### [Passage]
## START
The individual msgs have NULL as group_id, so i cant just put 'GROUP BY group_id ' coz that will Group all individual msgs to single record which is not acceptable.
Sample output can be something like:
id owner_id, type group_id COUNT
1 50001 0 2 5
1 50001 1 NULL 1
1 50001 4 NULL 1
1 50001 0 7 5
1 50001 5 NULL 1
1 50001 5 NULL 1
1 50001 5 NULL 1
1 50001 0 10 5
Now the problem is that the GROUP condition after using CASE (which i currently think that i have to because i only need to group by group_id if type=0) is causing alot of delay coz it's not using indexes which it does if i dont use CASE (like just group by group_id ). Please view SQLFiddles above to see the explain results
Can anyone plz give an advice how to get it optimized
UPDATE
I tried a workaround , that does somehow works out (drops INITIAL queries to 1sec). Using union, what it does is, to minimize the resultset by union that forces SQL to write on disk for filesort (due to huge resultset), limit the resultset of group msgs, and individual msgs (view query below)
-- first part of union retrieves group msgs (that have type 0 and needs to be grouped by group_id). Applies the limit to captivate the out of control result set
-- The second query retrieves individual msgs, (those with type !=0, grouped by msgs.id - not necessary but just to be save from duplicate entries due to joins). Applies the limit to captivate the out of control result set
-- JOins the two to retrieve the desired resultset
Here's the query:
SELECT
*
FROM
(
(
SELECT
msgs.id as reference_id, user_id, type, group_id
FROM
msgs
INNER JOIN accounts
ON (msgs.user_id = accounts.id)
WHERE 1
AND accounts.id IN (50111 ) AND type = 0
GROUP BY msgs.group_id
ORDER BY msgs.id DESC
LIMIT 40
)
UNION
ALL
(
SELECT
msgs.id as reference_id, user_id, type, group_id
FROM
msgs
INNER JOIN accounts
ON (
msgs.user_id = accounts.id
)
WHERE 1
AND msgs.type != 0
AND accounts.id IN (50111)
GROUP BY msgs.id
ORDER BY msgs.id
LIMIT 40
)
## END
### [Data excerpts]
## START
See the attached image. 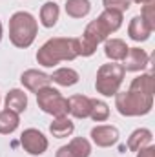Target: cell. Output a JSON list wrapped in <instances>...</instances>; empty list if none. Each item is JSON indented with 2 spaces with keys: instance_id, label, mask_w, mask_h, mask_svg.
<instances>
[{
  "instance_id": "obj_25",
  "label": "cell",
  "mask_w": 155,
  "mask_h": 157,
  "mask_svg": "<svg viewBox=\"0 0 155 157\" xmlns=\"http://www.w3.org/2000/svg\"><path fill=\"white\" fill-rule=\"evenodd\" d=\"M104 9H112V11H119V13H126L131 6V0H102Z\"/></svg>"
},
{
  "instance_id": "obj_27",
  "label": "cell",
  "mask_w": 155,
  "mask_h": 157,
  "mask_svg": "<svg viewBox=\"0 0 155 157\" xmlns=\"http://www.w3.org/2000/svg\"><path fill=\"white\" fill-rule=\"evenodd\" d=\"M55 157H77V155H75V152H73L68 144H64V146H60V148L57 150Z\"/></svg>"
},
{
  "instance_id": "obj_15",
  "label": "cell",
  "mask_w": 155,
  "mask_h": 157,
  "mask_svg": "<svg viewBox=\"0 0 155 157\" xmlns=\"http://www.w3.org/2000/svg\"><path fill=\"white\" fill-rule=\"evenodd\" d=\"M73 132H75V124L70 117H53V122L49 124V133L55 139L71 137Z\"/></svg>"
},
{
  "instance_id": "obj_1",
  "label": "cell",
  "mask_w": 155,
  "mask_h": 157,
  "mask_svg": "<svg viewBox=\"0 0 155 157\" xmlns=\"http://www.w3.org/2000/svg\"><path fill=\"white\" fill-rule=\"evenodd\" d=\"M78 55V39L53 37L46 40L37 51V62L44 68H55L59 62H71Z\"/></svg>"
},
{
  "instance_id": "obj_14",
  "label": "cell",
  "mask_w": 155,
  "mask_h": 157,
  "mask_svg": "<svg viewBox=\"0 0 155 157\" xmlns=\"http://www.w3.org/2000/svg\"><path fill=\"white\" fill-rule=\"evenodd\" d=\"M70 115L75 119H88L91 112V99L86 95H71L70 99Z\"/></svg>"
},
{
  "instance_id": "obj_7",
  "label": "cell",
  "mask_w": 155,
  "mask_h": 157,
  "mask_svg": "<svg viewBox=\"0 0 155 157\" xmlns=\"http://www.w3.org/2000/svg\"><path fill=\"white\" fill-rule=\"evenodd\" d=\"M20 144H22L24 152H28L29 155H42V154H46V150L49 146V141L40 130L26 128L20 135Z\"/></svg>"
},
{
  "instance_id": "obj_4",
  "label": "cell",
  "mask_w": 155,
  "mask_h": 157,
  "mask_svg": "<svg viewBox=\"0 0 155 157\" xmlns=\"http://www.w3.org/2000/svg\"><path fill=\"white\" fill-rule=\"evenodd\" d=\"M124 68L119 62H108L102 64L97 70V78H95V90L97 93L104 97H115V93L120 90V84L124 80Z\"/></svg>"
},
{
  "instance_id": "obj_29",
  "label": "cell",
  "mask_w": 155,
  "mask_h": 157,
  "mask_svg": "<svg viewBox=\"0 0 155 157\" xmlns=\"http://www.w3.org/2000/svg\"><path fill=\"white\" fill-rule=\"evenodd\" d=\"M131 2H135V4H139V6H144V4H150V2H153V0H131Z\"/></svg>"
},
{
  "instance_id": "obj_24",
  "label": "cell",
  "mask_w": 155,
  "mask_h": 157,
  "mask_svg": "<svg viewBox=\"0 0 155 157\" xmlns=\"http://www.w3.org/2000/svg\"><path fill=\"white\" fill-rule=\"evenodd\" d=\"M68 146L75 152L77 157H89L91 155V143L88 139H84V137H73L68 143Z\"/></svg>"
},
{
  "instance_id": "obj_19",
  "label": "cell",
  "mask_w": 155,
  "mask_h": 157,
  "mask_svg": "<svg viewBox=\"0 0 155 157\" xmlns=\"http://www.w3.org/2000/svg\"><path fill=\"white\" fill-rule=\"evenodd\" d=\"M64 11L71 18H84L91 11V2L89 0H68L64 4Z\"/></svg>"
},
{
  "instance_id": "obj_11",
  "label": "cell",
  "mask_w": 155,
  "mask_h": 157,
  "mask_svg": "<svg viewBox=\"0 0 155 157\" xmlns=\"http://www.w3.org/2000/svg\"><path fill=\"white\" fill-rule=\"evenodd\" d=\"M4 106H6V110H11V112L20 115L28 108V93L24 90H20V88L9 90L6 99H4Z\"/></svg>"
},
{
  "instance_id": "obj_16",
  "label": "cell",
  "mask_w": 155,
  "mask_h": 157,
  "mask_svg": "<svg viewBox=\"0 0 155 157\" xmlns=\"http://www.w3.org/2000/svg\"><path fill=\"white\" fill-rule=\"evenodd\" d=\"M153 141V133L148 128H137L135 132H131V135L128 137V150L130 152H139L141 148L152 144Z\"/></svg>"
},
{
  "instance_id": "obj_2",
  "label": "cell",
  "mask_w": 155,
  "mask_h": 157,
  "mask_svg": "<svg viewBox=\"0 0 155 157\" xmlns=\"http://www.w3.org/2000/svg\"><path fill=\"white\" fill-rule=\"evenodd\" d=\"M39 35V22L29 11H17L9 18V40L15 48H29Z\"/></svg>"
},
{
  "instance_id": "obj_26",
  "label": "cell",
  "mask_w": 155,
  "mask_h": 157,
  "mask_svg": "<svg viewBox=\"0 0 155 157\" xmlns=\"http://www.w3.org/2000/svg\"><path fill=\"white\" fill-rule=\"evenodd\" d=\"M141 18H142L152 29H155V4L153 2L142 6V9H141Z\"/></svg>"
},
{
  "instance_id": "obj_13",
  "label": "cell",
  "mask_w": 155,
  "mask_h": 157,
  "mask_svg": "<svg viewBox=\"0 0 155 157\" xmlns=\"http://www.w3.org/2000/svg\"><path fill=\"white\" fill-rule=\"evenodd\" d=\"M130 46L122 39H106L104 40V55L112 62H122L124 57L128 55Z\"/></svg>"
},
{
  "instance_id": "obj_28",
  "label": "cell",
  "mask_w": 155,
  "mask_h": 157,
  "mask_svg": "<svg viewBox=\"0 0 155 157\" xmlns=\"http://www.w3.org/2000/svg\"><path fill=\"white\" fill-rule=\"evenodd\" d=\"M137 157H155V146L153 144H148V146L141 148L137 152Z\"/></svg>"
},
{
  "instance_id": "obj_5",
  "label": "cell",
  "mask_w": 155,
  "mask_h": 157,
  "mask_svg": "<svg viewBox=\"0 0 155 157\" xmlns=\"http://www.w3.org/2000/svg\"><path fill=\"white\" fill-rule=\"evenodd\" d=\"M37 104L39 108L53 117H68L70 115V101L57 90L51 86H46L39 90L37 93Z\"/></svg>"
},
{
  "instance_id": "obj_23",
  "label": "cell",
  "mask_w": 155,
  "mask_h": 157,
  "mask_svg": "<svg viewBox=\"0 0 155 157\" xmlns=\"http://www.w3.org/2000/svg\"><path fill=\"white\" fill-rule=\"evenodd\" d=\"M89 117L93 119L95 122H104L110 119V106L100 101V99H91V112Z\"/></svg>"
},
{
  "instance_id": "obj_9",
  "label": "cell",
  "mask_w": 155,
  "mask_h": 157,
  "mask_svg": "<svg viewBox=\"0 0 155 157\" xmlns=\"http://www.w3.org/2000/svg\"><path fill=\"white\" fill-rule=\"evenodd\" d=\"M148 64H150V55L144 49H141V48H130L128 49V55L122 60L124 71H133V73L146 70Z\"/></svg>"
},
{
  "instance_id": "obj_18",
  "label": "cell",
  "mask_w": 155,
  "mask_h": 157,
  "mask_svg": "<svg viewBox=\"0 0 155 157\" xmlns=\"http://www.w3.org/2000/svg\"><path fill=\"white\" fill-rule=\"evenodd\" d=\"M59 17H60V7H59L57 2L49 0V2L42 4V7H40V24L44 28H47V29L55 28L57 22H59Z\"/></svg>"
},
{
  "instance_id": "obj_30",
  "label": "cell",
  "mask_w": 155,
  "mask_h": 157,
  "mask_svg": "<svg viewBox=\"0 0 155 157\" xmlns=\"http://www.w3.org/2000/svg\"><path fill=\"white\" fill-rule=\"evenodd\" d=\"M2 35H4V28H2V22H0V40H2Z\"/></svg>"
},
{
  "instance_id": "obj_12",
  "label": "cell",
  "mask_w": 155,
  "mask_h": 157,
  "mask_svg": "<svg viewBox=\"0 0 155 157\" xmlns=\"http://www.w3.org/2000/svg\"><path fill=\"white\" fill-rule=\"evenodd\" d=\"M152 33H153V29L141 18V15L133 17L128 24V37L135 42H146L152 37Z\"/></svg>"
},
{
  "instance_id": "obj_17",
  "label": "cell",
  "mask_w": 155,
  "mask_h": 157,
  "mask_svg": "<svg viewBox=\"0 0 155 157\" xmlns=\"http://www.w3.org/2000/svg\"><path fill=\"white\" fill-rule=\"evenodd\" d=\"M49 78H51V82H55L59 86L70 88V86H75L80 80V75H78L77 70H73V68H57L49 75Z\"/></svg>"
},
{
  "instance_id": "obj_3",
  "label": "cell",
  "mask_w": 155,
  "mask_h": 157,
  "mask_svg": "<svg viewBox=\"0 0 155 157\" xmlns=\"http://www.w3.org/2000/svg\"><path fill=\"white\" fill-rule=\"evenodd\" d=\"M115 108L122 117H141L152 112L153 108V95L137 93V91H117Z\"/></svg>"
},
{
  "instance_id": "obj_8",
  "label": "cell",
  "mask_w": 155,
  "mask_h": 157,
  "mask_svg": "<svg viewBox=\"0 0 155 157\" xmlns=\"http://www.w3.org/2000/svg\"><path fill=\"white\" fill-rule=\"evenodd\" d=\"M89 137L93 141V144H97L99 148H110V146H115L119 143V128L112 126V124H99L95 128H91L89 132Z\"/></svg>"
},
{
  "instance_id": "obj_21",
  "label": "cell",
  "mask_w": 155,
  "mask_h": 157,
  "mask_svg": "<svg viewBox=\"0 0 155 157\" xmlns=\"http://www.w3.org/2000/svg\"><path fill=\"white\" fill-rule=\"evenodd\" d=\"M102 24H104V28L110 31V33H115L120 29V26H122V13H119V11H112V9H104L99 17H97Z\"/></svg>"
},
{
  "instance_id": "obj_22",
  "label": "cell",
  "mask_w": 155,
  "mask_h": 157,
  "mask_svg": "<svg viewBox=\"0 0 155 157\" xmlns=\"http://www.w3.org/2000/svg\"><path fill=\"white\" fill-rule=\"evenodd\" d=\"M130 90L137 91V93L153 95V77H152V73H141L139 77H135L130 84Z\"/></svg>"
},
{
  "instance_id": "obj_10",
  "label": "cell",
  "mask_w": 155,
  "mask_h": 157,
  "mask_svg": "<svg viewBox=\"0 0 155 157\" xmlns=\"http://www.w3.org/2000/svg\"><path fill=\"white\" fill-rule=\"evenodd\" d=\"M20 82H22V86L28 91L37 93L39 90H42V88H46V86L51 84V78H49V75H46L44 71H39V70L31 68V70H26L20 75Z\"/></svg>"
},
{
  "instance_id": "obj_6",
  "label": "cell",
  "mask_w": 155,
  "mask_h": 157,
  "mask_svg": "<svg viewBox=\"0 0 155 157\" xmlns=\"http://www.w3.org/2000/svg\"><path fill=\"white\" fill-rule=\"evenodd\" d=\"M110 35H112V33L104 28V24H102L99 18L91 20V22L86 26L82 37L78 39V55H80V57H91V55L97 51V46L102 44Z\"/></svg>"
},
{
  "instance_id": "obj_20",
  "label": "cell",
  "mask_w": 155,
  "mask_h": 157,
  "mask_svg": "<svg viewBox=\"0 0 155 157\" xmlns=\"http://www.w3.org/2000/svg\"><path fill=\"white\" fill-rule=\"evenodd\" d=\"M20 124V115L11 112V110H2L0 112V133L2 135H9L13 133Z\"/></svg>"
}]
</instances>
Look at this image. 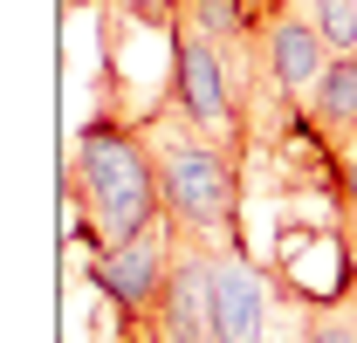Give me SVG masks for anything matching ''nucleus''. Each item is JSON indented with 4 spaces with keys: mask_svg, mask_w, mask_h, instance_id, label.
Segmentation results:
<instances>
[{
    "mask_svg": "<svg viewBox=\"0 0 357 343\" xmlns=\"http://www.w3.org/2000/svg\"><path fill=\"white\" fill-rule=\"evenodd\" d=\"M69 165L83 178V220L96 247L137 241L165 220V192H158V158L144 124H117V117H89L69 144Z\"/></svg>",
    "mask_w": 357,
    "mask_h": 343,
    "instance_id": "nucleus-1",
    "label": "nucleus"
},
{
    "mask_svg": "<svg viewBox=\"0 0 357 343\" xmlns=\"http://www.w3.org/2000/svg\"><path fill=\"white\" fill-rule=\"evenodd\" d=\"M151 158H158V192H165V220L192 241H241V172L234 151L199 137L172 103L144 117Z\"/></svg>",
    "mask_w": 357,
    "mask_h": 343,
    "instance_id": "nucleus-2",
    "label": "nucleus"
},
{
    "mask_svg": "<svg viewBox=\"0 0 357 343\" xmlns=\"http://www.w3.org/2000/svg\"><path fill=\"white\" fill-rule=\"evenodd\" d=\"M165 103H172L199 137L227 144L234 158L255 144L241 83H234V69H227V48L206 42V35H199L192 21H178V14H172V96H165Z\"/></svg>",
    "mask_w": 357,
    "mask_h": 343,
    "instance_id": "nucleus-3",
    "label": "nucleus"
},
{
    "mask_svg": "<svg viewBox=\"0 0 357 343\" xmlns=\"http://www.w3.org/2000/svg\"><path fill=\"white\" fill-rule=\"evenodd\" d=\"M172 261H178V234H172V220H158V227H151V234H137V241L96 247L89 282L117 302L124 316L144 323V316L158 309V296H165V282H172Z\"/></svg>",
    "mask_w": 357,
    "mask_h": 343,
    "instance_id": "nucleus-4",
    "label": "nucleus"
},
{
    "mask_svg": "<svg viewBox=\"0 0 357 343\" xmlns=\"http://www.w3.org/2000/svg\"><path fill=\"white\" fill-rule=\"evenodd\" d=\"M213 261V343H268V275L241 241H206Z\"/></svg>",
    "mask_w": 357,
    "mask_h": 343,
    "instance_id": "nucleus-5",
    "label": "nucleus"
},
{
    "mask_svg": "<svg viewBox=\"0 0 357 343\" xmlns=\"http://www.w3.org/2000/svg\"><path fill=\"white\" fill-rule=\"evenodd\" d=\"M144 337L151 343H213V261H206V241L178 234L172 282H165L158 309L144 316Z\"/></svg>",
    "mask_w": 357,
    "mask_h": 343,
    "instance_id": "nucleus-6",
    "label": "nucleus"
},
{
    "mask_svg": "<svg viewBox=\"0 0 357 343\" xmlns=\"http://www.w3.org/2000/svg\"><path fill=\"white\" fill-rule=\"evenodd\" d=\"M261 55H268V76L303 103V96L316 89V76L330 69L337 48L323 42V28L310 21V7H275V14L261 21Z\"/></svg>",
    "mask_w": 357,
    "mask_h": 343,
    "instance_id": "nucleus-7",
    "label": "nucleus"
},
{
    "mask_svg": "<svg viewBox=\"0 0 357 343\" xmlns=\"http://www.w3.org/2000/svg\"><path fill=\"white\" fill-rule=\"evenodd\" d=\"M303 124L316 144H351L357 137V48L351 55H330V69L316 76V89L303 96Z\"/></svg>",
    "mask_w": 357,
    "mask_h": 343,
    "instance_id": "nucleus-8",
    "label": "nucleus"
},
{
    "mask_svg": "<svg viewBox=\"0 0 357 343\" xmlns=\"http://www.w3.org/2000/svg\"><path fill=\"white\" fill-rule=\"evenodd\" d=\"M172 14H178V21H192L206 42H220V48H255V42H261L248 0H172Z\"/></svg>",
    "mask_w": 357,
    "mask_h": 343,
    "instance_id": "nucleus-9",
    "label": "nucleus"
},
{
    "mask_svg": "<svg viewBox=\"0 0 357 343\" xmlns=\"http://www.w3.org/2000/svg\"><path fill=\"white\" fill-rule=\"evenodd\" d=\"M303 7H310V21L323 28V42L337 48V55L357 48V0H303Z\"/></svg>",
    "mask_w": 357,
    "mask_h": 343,
    "instance_id": "nucleus-10",
    "label": "nucleus"
},
{
    "mask_svg": "<svg viewBox=\"0 0 357 343\" xmlns=\"http://www.w3.org/2000/svg\"><path fill=\"white\" fill-rule=\"evenodd\" d=\"M296 343H357L351 302H344V309H310V316H303V330H296Z\"/></svg>",
    "mask_w": 357,
    "mask_h": 343,
    "instance_id": "nucleus-11",
    "label": "nucleus"
},
{
    "mask_svg": "<svg viewBox=\"0 0 357 343\" xmlns=\"http://www.w3.org/2000/svg\"><path fill=\"white\" fill-rule=\"evenodd\" d=\"M323 172H330L337 213H357V151H330V144H323Z\"/></svg>",
    "mask_w": 357,
    "mask_h": 343,
    "instance_id": "nucleus-12",
    "label": "nucleus"
},
{
    "mask_svg": "<svg viewBox=\"0 0 357 343\" xmlns=\"http://www.w3.org/2000/svg\"><path fill=\"white\" fill-rule=\"evenodd\" d=\"M337 220H344V247L357 254V213H337Z\"/></svg>",
    "mask_w": 357,
    "mask_h": 343,
    "instance_id": "nucleus-13",
    "label": "nucleus"
},
{
    "mask_svg": "<svg viewBox=\"0 0 357 343\" xmlns=\"http://www.w3.org/2000/svg\"><path fill=\"white\" fill-rule=\"evenodd\" d=\"M344 302H351V316H357V289H351V296H344Z\"/></svg>",
    "mask_w": 357,
    "mask_h": 343,
    "instance_id": "nucleus-14",
    "label": "nucleus"
},
{
    "mask_svg": "<svg viewBox=\"0 0 357 343\" xmlns=\"http://www.w3.org/2000/svg\"><path fill=\"white\" fill-rule=\"evenodd\" d=\"M62 7H89V0H62Z\"/></svg>",
    "mask_w": 357,
    "mask_h": 343,
    "instance_id": "nucleus-15",
    "label": "nucleus"
},
{
    "mask_svg": "<svg viewBox=\"0 0 357 343\" xmlns=\"http://www.w3.org/2000/svg\"><path fill=\"white\" fill-rule=\"evenodd\" d=\"M351 261H357V254H351Z\"/></svg>",
    "mask_w": 357,
    "mask_h": 343,
    "instance_id": "nucleus-16",
    "label": "nucleus"
}]
</instances>
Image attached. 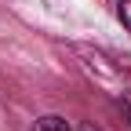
## END
### [What needs to be done]
In the forum post on the slow SQL query, reproduce character for character the stretch from "The individual msgs" through "is not acceptable.".

### [Response]
The individual msgs have NULL as group_id, so i cant just put 'GROUP BY group_id ' coz that will Group all individual msgs to single record which is not acceptable.